There hasn’t been any official announcement coming from the offices of the former Vice President, but most of the smart money inside the Beltway believes that Mike Pence is looking at a 2024 presidential run. It’s a prospect that becomes even more tense if Donald Trump announces another run himself, as most expect him to do. The tension between the two men is palpable and there are clearly still some hard feelings between the two of them over the fallout from the January 6 riot. But does Mike Pence really have a path to the nomination with or without Trump in the race? At NBC News, Peter Nicholas gamely tries to make the case that he does. And he’s basing that analysis almost exclusively on Pence’s perceived “popularity” that he’s gained as a result of the January 6 Committee hearings. (I know…)
After Pence’s refusal to cave to the demands of former President Donald Trump became a focal point of Jan. 6 committee hearings, advisers say he is getting approached a lot more often.
“You saved the republic,” is the message he gets from strangers on the street.
Once demeaned by the left as a Trump flunky and dismissed by the right as lacking the charisma to be president, Pence is getting a second look in the political world.
Even Democrats who recoiled at much of what the Trump administration did over four years are congratulating Pence for what he refused to do one day in January 2021 — overturn the election.
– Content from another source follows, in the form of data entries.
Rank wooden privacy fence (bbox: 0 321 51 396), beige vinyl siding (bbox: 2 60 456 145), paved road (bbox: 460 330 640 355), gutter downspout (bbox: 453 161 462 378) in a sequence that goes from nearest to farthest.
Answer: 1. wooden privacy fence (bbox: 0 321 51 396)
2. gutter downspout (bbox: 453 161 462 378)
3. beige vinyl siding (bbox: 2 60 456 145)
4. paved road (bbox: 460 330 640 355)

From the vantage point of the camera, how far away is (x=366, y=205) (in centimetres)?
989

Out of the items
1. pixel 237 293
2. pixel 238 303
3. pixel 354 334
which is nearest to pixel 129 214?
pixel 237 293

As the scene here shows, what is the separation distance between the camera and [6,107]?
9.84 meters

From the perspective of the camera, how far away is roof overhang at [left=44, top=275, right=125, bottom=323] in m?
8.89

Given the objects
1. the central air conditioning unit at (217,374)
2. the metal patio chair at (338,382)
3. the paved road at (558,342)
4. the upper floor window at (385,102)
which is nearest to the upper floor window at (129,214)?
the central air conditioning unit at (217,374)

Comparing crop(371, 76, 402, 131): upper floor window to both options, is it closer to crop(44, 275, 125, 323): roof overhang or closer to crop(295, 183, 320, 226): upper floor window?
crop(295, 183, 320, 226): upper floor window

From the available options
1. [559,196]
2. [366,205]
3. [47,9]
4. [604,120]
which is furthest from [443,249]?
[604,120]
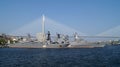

Readers with an overly sensitive gag reflex might want to be careful when clicking on that link. Quotes from anonymous new admirers of Pence are included beyond the person who said he “saved the Republic.” Another person who claimed to not be a Republican alleged told Pence, “I just wanted to say thank you.”
Pence’s anonymous advisers told NBC News that Pence would run on a platform of low taxes, border security, and anti-abortion policies. I’m not sure if they noticed, but that’s pretty much just a carbon copy of Trump’s presidency except without the Bad Orange Man saying the words. Don’t get me wrong… that’s a solid conservative platform that few in the base would complain about. But if Trump runs again and you’re planning to offer “an alternative to Trump,” shouldn’t you come up with something that looks like, you know… an alternative?
None of these issues touch on the larger problem that Mike Pence would have if he attempted this. A very significant portion of the base remains loyal to Trump and they support his policies with his name stamped on them, along with other things such as his list of conservative justices waiting for a seat on the Supreme Court. And all of those Trump voters are fully aware of the state of war that cropped up between Trump and Pence over the past 18 months or so.
Mike Pence will be viewed in that sizable camp as a traitor to the cause. And if he somehow managed to nab the nomination, you can expect Trump’s base to stay home in droves. That would basically hand the White House right back to either Joe Biden or whichever Democrat the DNC finds to replace him if they urge him out the door. There are a number of other Republicans who have either been supportive of Trump or at least remained neutral and didn’t wind up in Trump’s crosshairs. Any one of them might be able to weld together a coalition that could take back the Oval Office after four years of Biden sending the country into an economic and national security death spiral. And if the nominee is branded as being “Trump-neutral,” Trump’s base will likely come along for the ride. But if it’s Mike Pence, I wouldn’t give us a snowball’s chance in Haiti.